Physics-consistent machine learning with output projection onto physical manifolds

Framework and workflow

A schematic workflow of our approach is illustrated in Fig. 1. Both systems under study are described by a set of coupled ODEs, and their numerical solution is used as the ground truth. We then train two models: an artificial NN data-driven model (Fig. 1a), and a model where the physics priors are included in the loss function, hereafter denoted as loss-based PINN (Fig. 1b). Specifically, our method is applied as follows: (i) one input vector in provided to the already trained NN model and a prediction vector f (x; Θ) is obtained; (ii) p is initilized with the output vector f (x; Θ); (iii) the constrained optimization problem is solved by Eq. (1) and the result of the optimization is the corrected output vector p. This way, p is a point that lies on the physical manifold and thus, by enforcing the physics constraint post-training at inference time, we guarantee that the final prediction is physics-consistent (Fig. 1c). Figure 1c also makes clear the intuition behind the projection method. The same process is applied to each point prediction of the loss-based PINN.

**Fig. 1: Schematic workflow of the approach in this study.**

The NN and the loss-based PINN models are used here as base models to demonstrate the proposed projection method. Note, however, that our approach is model-agnostic and can be applied to the predictions of any ML model (e.g., support vector regression or linear regression), as it requires only the physical laws, defined by g(x, p), and a point prediction from the base model, denoted by f (x; Θ). Moreover, it is worth emphasizing that our loss-based PINN, where the physical constraints are very general physical principles, corresponds to problems where the physics laws are more general than in the usual application of PINNs and where PINNs have seldom been tested.

Our analysis focuses on comparing the accuracy of the results before and after the projection of the models’ predictions.

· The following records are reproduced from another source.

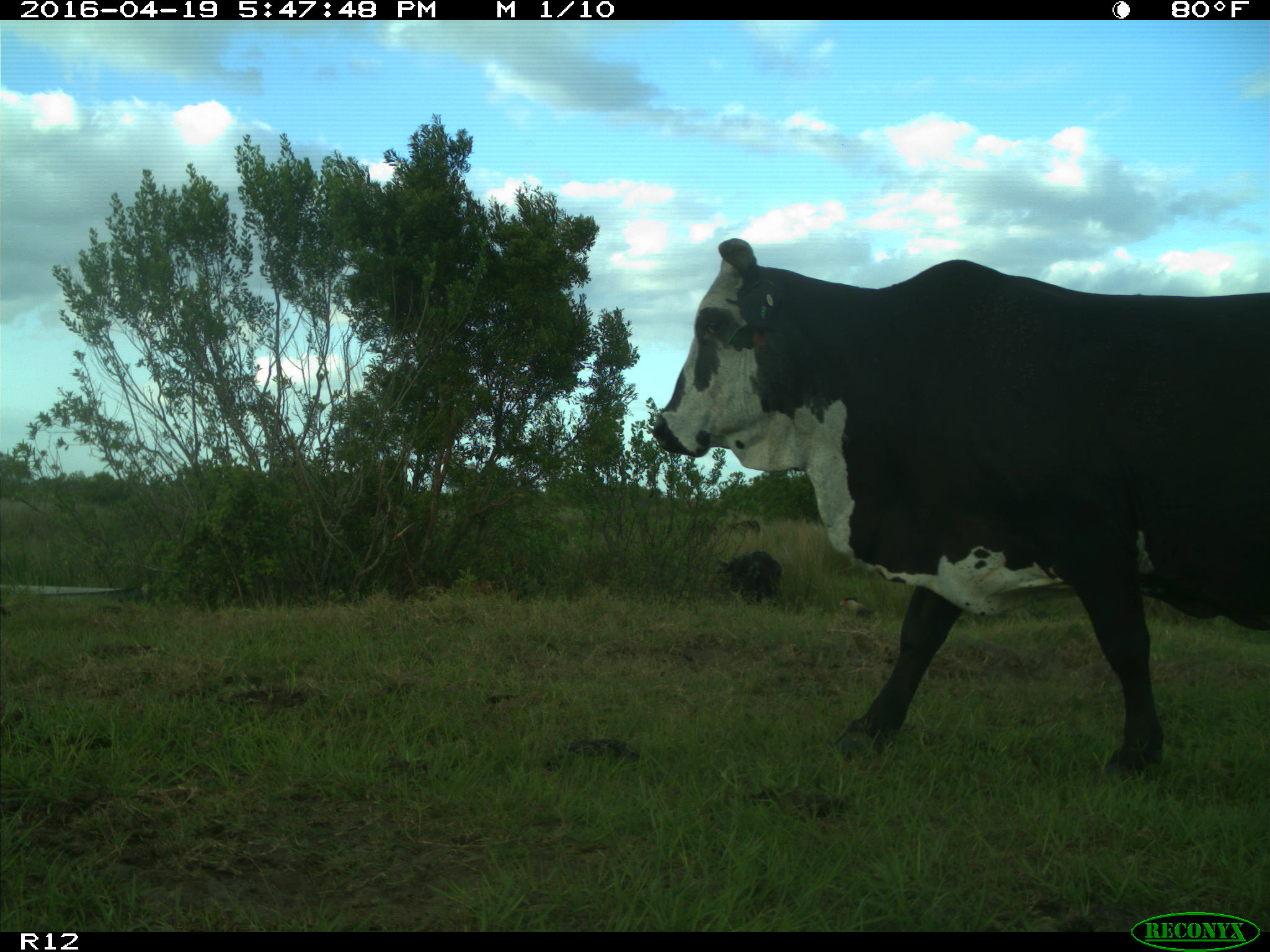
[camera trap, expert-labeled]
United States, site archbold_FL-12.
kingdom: Animalia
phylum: Chordata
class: Mammalia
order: Artiodactyla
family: Bovidae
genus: Bos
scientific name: Bos taurus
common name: domestic cow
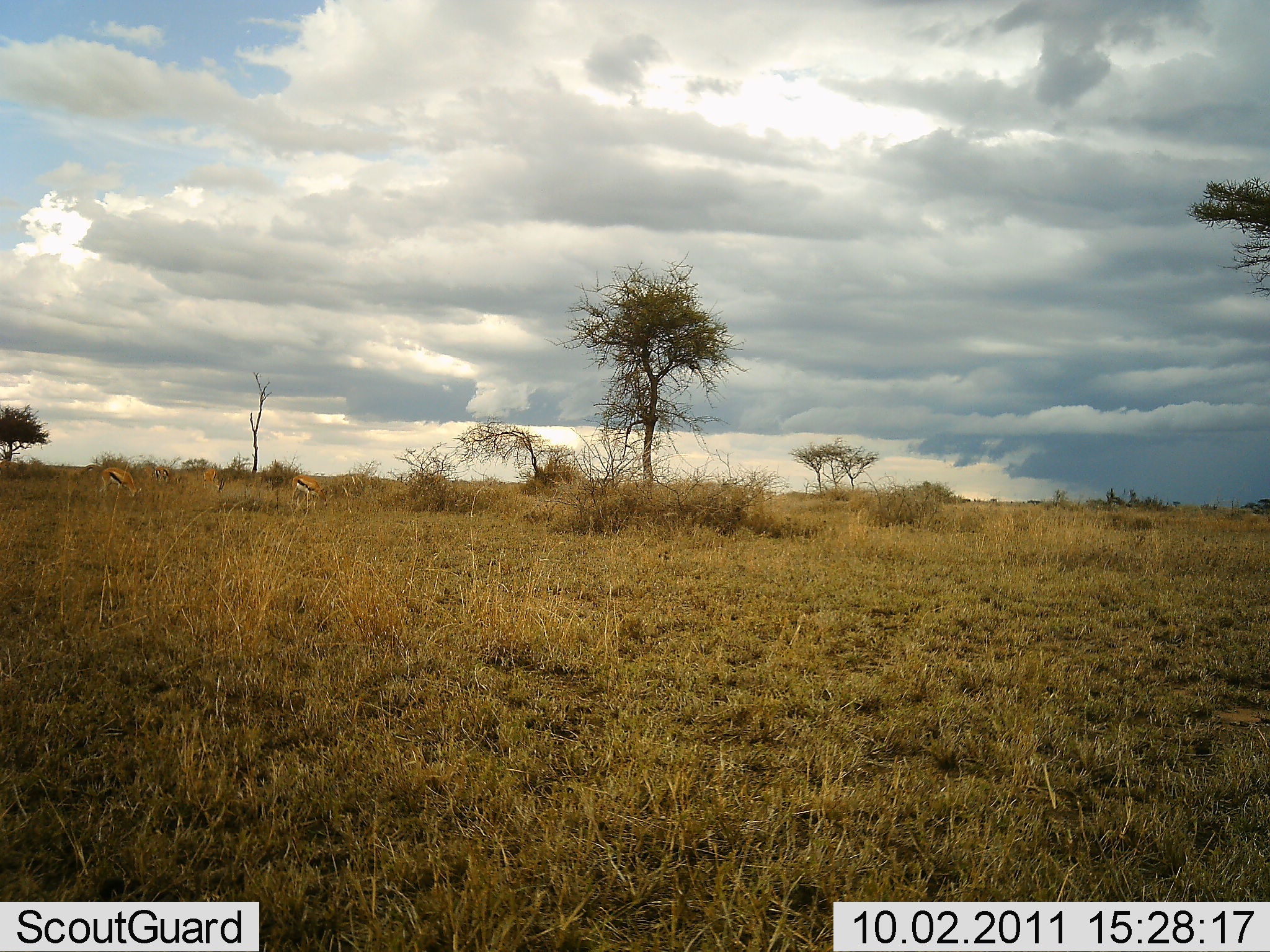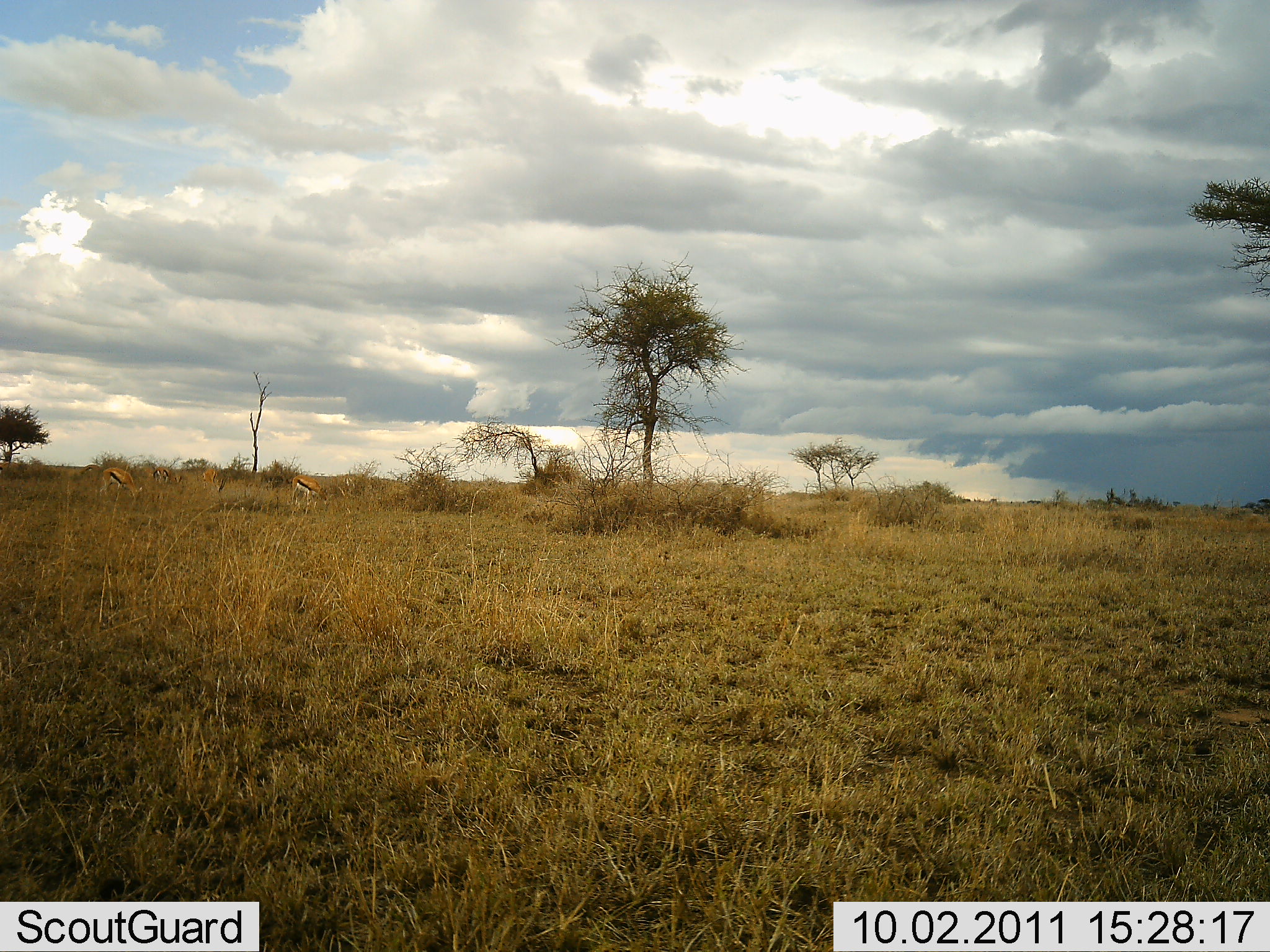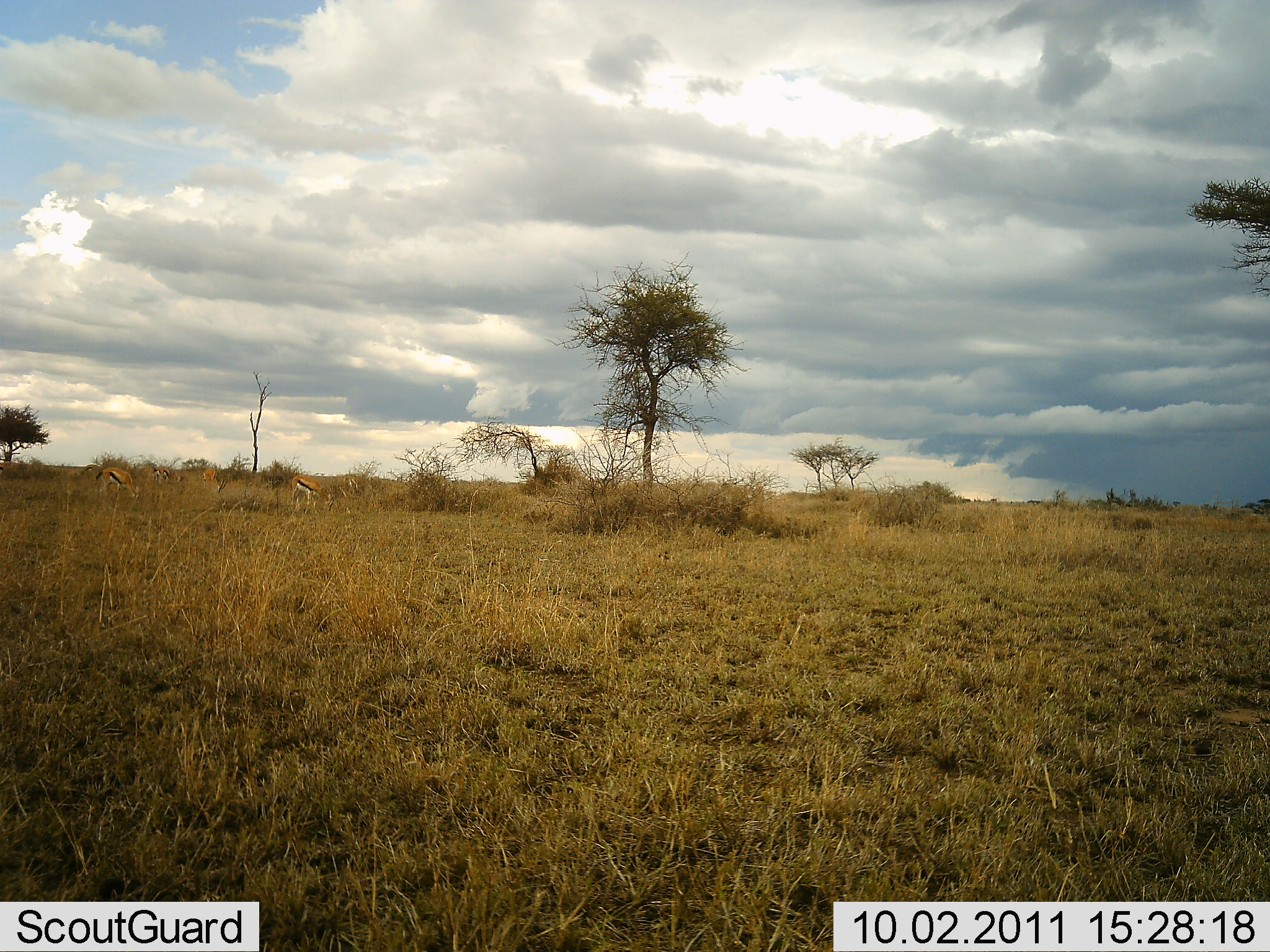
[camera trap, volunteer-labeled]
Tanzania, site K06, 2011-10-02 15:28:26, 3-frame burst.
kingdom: Animalia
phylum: Chordata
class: Mammalia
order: Artiodactyla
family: Bovidae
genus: Eudorcas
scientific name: Eudorcas thomsonii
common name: thomson's gazelle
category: gazellethomsons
Gazellethomsons (thomson's gazelle) (Eudorcas thomsonii), count 3. Behavior (volunteer vote fractions): standing 67%, resting 0%, moving 0%, interacting 0%. Young present (vote fraction): 0%. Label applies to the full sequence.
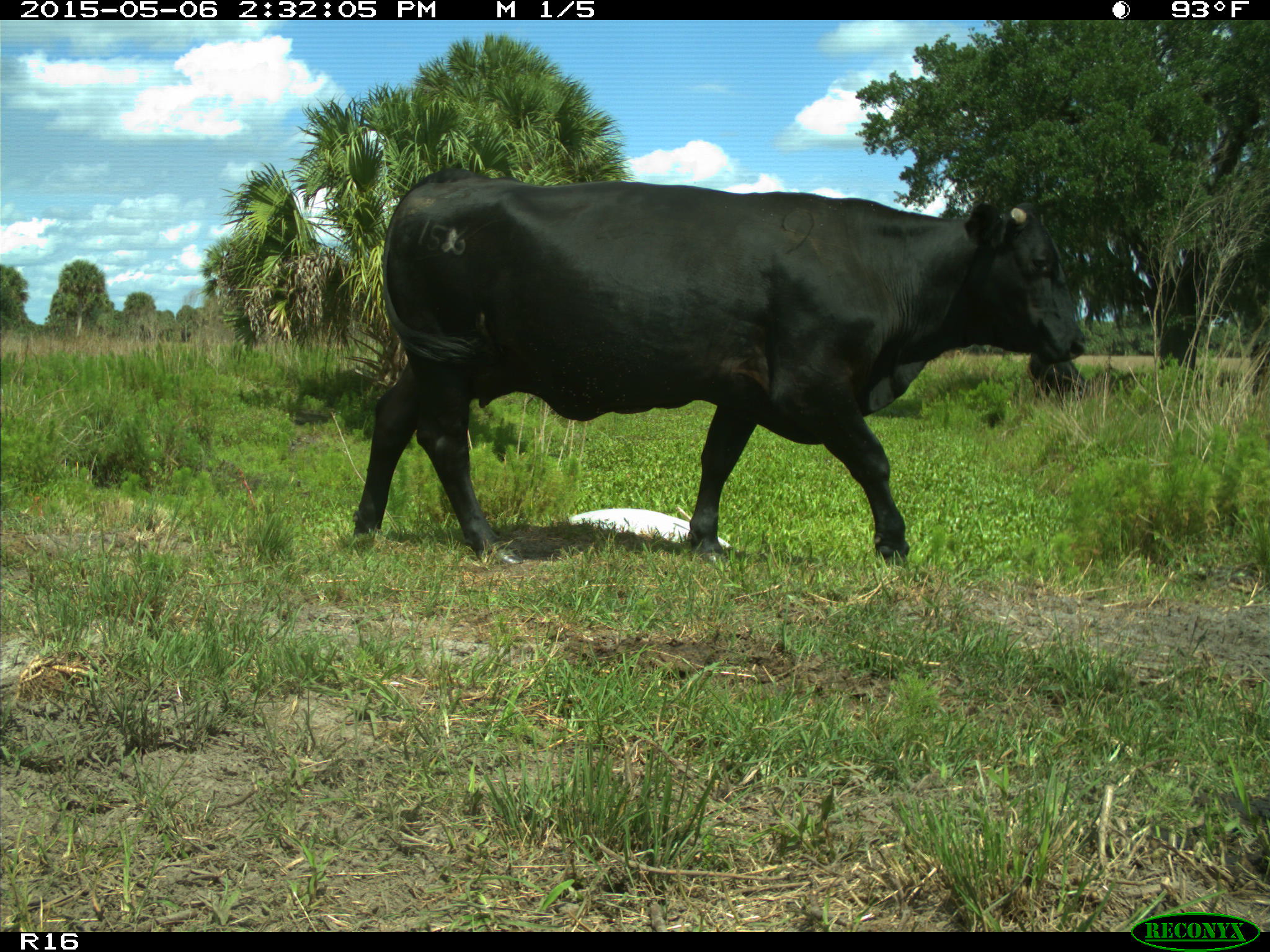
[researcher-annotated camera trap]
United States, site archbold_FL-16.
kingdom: Animalia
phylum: Chordata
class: Mammalia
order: Artiodactyla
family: Bovidae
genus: Bos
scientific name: Bos taurus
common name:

Additionally, we analyze the robustness of our method across varying model complexity and training, and discuss the physical insight into the underlying physics.

Case study 1: spring-mass system

This example highlights the ability of the projection method to handle sequential predictions and how it corrects the trajectories as they gradually deviate from the target values.

System description

The system consists of two masses, m₁ and m₂, connected in series by two springs with spring constants k₁ and k₂, and natural lengths L₁ and L₂, respectively. The first spring is connected to a fixed wall at one end and to mass m₁ at the other, while the second spring connects the two masses. The masses are restricted to moving along the x-axis, and there is no friction. The positions of m₁ and m₂ along the x-axis are denoted by x₁ and x₂, and their velocities by v₁ and v₂, respectively. The forces exerted by the springs on the masses are determined by the displacements from their equilibrium positions, following Hooke’s law.

The differential equations of motion are given by

$$\left\{\begin{array}{l}{m}_{1}{\ddot{x}}_{1}=-{k}_{1}({x}_{1}-{L}_{1})+{k}_{2}({x}_{2}-{x}_{1}-{L}_{2})\quad \\ {m}_{2}{\ddot{x}}_{2}=-{k}_{2}({x}_{2}-{x}_{1}-{L}_{2})\quad \hfill\end{array}\right.,$$

(2)

where ${\ddot{x}}_{1}$ and ${\ddot{x}}_{2}$ denote the accelerations of masses m₁ and m₂. The time-evolution of the system is determined from the solution of these equations, with the initial conditions

$$\left\{\begin{array}{l}{x}_{1}(0)={x}_{0,1},\quad {x}_{2}(0)={x}_{0,2}\quad \\ {v}_{1}(0)={v}_{0,1},\quad {v}_{2}(0)={v}_{0,2}\quad \end{array}\right..$$

(3)

Since there is no friction, the mechanical energy, E, defined by the sum of the kinetic energy of the masses and the elastic potential energy, is conserved. Hereafter we consider m₁ = 1 kg, m₂ = 1 kg, k₁ = 5 N m⁻¹, k₂ = 2 N m⁻¹, L₁ = 0.5 m, and L₂ = 0.5 m.

Data generation

The artificial NN data-driven model takes as input a state vector characterizing the state of the system at the current instant t (i.e., defining the positions and velocities of both masses at time t), and predicts the state vector at time t + Δt, for fixed Δt. This procedure enables the recursive determination of the complete trajectory from a given initial condition, with time-resolution Δt = 50 ms, as a sequence of transitions between states. We used an energy threshold ${E}_{\max }=$ 5 J to create a set of allowed states for the system, corresponding to the range of positions and velocities the masses can have with E < E_max. Eq. (2) was solved using the classical fourth-order Runge–Kutta method (RK4), with arbitrary initial conditions (3) ensuring that $E < {E}_{\max }$.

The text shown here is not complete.